Legal Liability of a lethal force incident in HOA common areas
I am on the board of directors and I’ve always carried my firearm concealed whenever I’m working outside on the property for the last 5 years I’ve had the permit. If I am involved in a lethal force incident in the common areas (which is everywhere outside the units), does the HOA face any type of civil liability arising out of a deadly force incident? I’ve seen the declaration page for our policy and in the main portion and in any riders attached there is no mention even ambiguously of coverage (or not) for this type of contingency. -Aaron E.

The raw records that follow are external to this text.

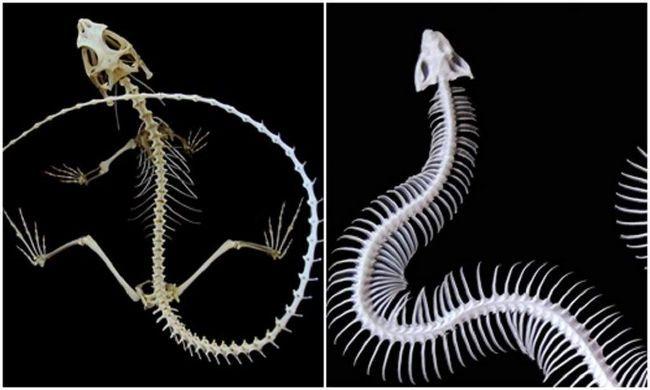 Skeleti zmija i guštera u osnovi razlikuju među sobom.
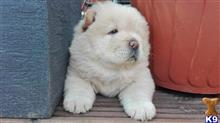 chow chow puppy posted by stdshowl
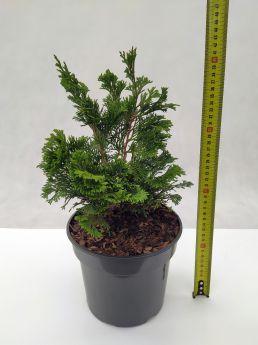 Chamaecyparis obtusa 'Gracilis'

RESPONSE: If you are on the board of directors and you are involved in a lethal force incident in the common areas, there is a 99.999% certainty the association will be named in any lawsuits that might be filed. Associations have deep pockets and make attractive targets. A plaintiff’s lawyer will name everyone even remotely connected to the incident and let the court sort out liability.
Liability? Is it possible the association would have liability? It would depend on the circumstances involved in the shooting. In 2012, the fatal shooting of 17-year old Trayvon Martin by a homeowner association’s neighborhood watch leader made the association a target of litigation. Trayvon’s parents filed a claim with the insurer and sued the association for wrongful death, pain and suffering, and loss of earnings and expenses.
Insurance Denied Coverage. The association’s insurance, through Traveler’s, sued Trayvon Martin’s mother and the association seeking clarification from the court that it had no responsibility to defend the association or to pay any judgment over the teenager’s death. Travelers had denied coverage under the policy’s “wrongful act” exclusion. A settlement was reached between Trayvon’s parents and the association for an undisclosed amount, which was reported to be in excess of $1 million.
Insurance Exclusion? Whether your association’s insurance covers an incident by a board member using a firearm is something you would have to discuss with your association’s insurance agent. Maybe some of our readers with insurance expertise will have insight on this issue.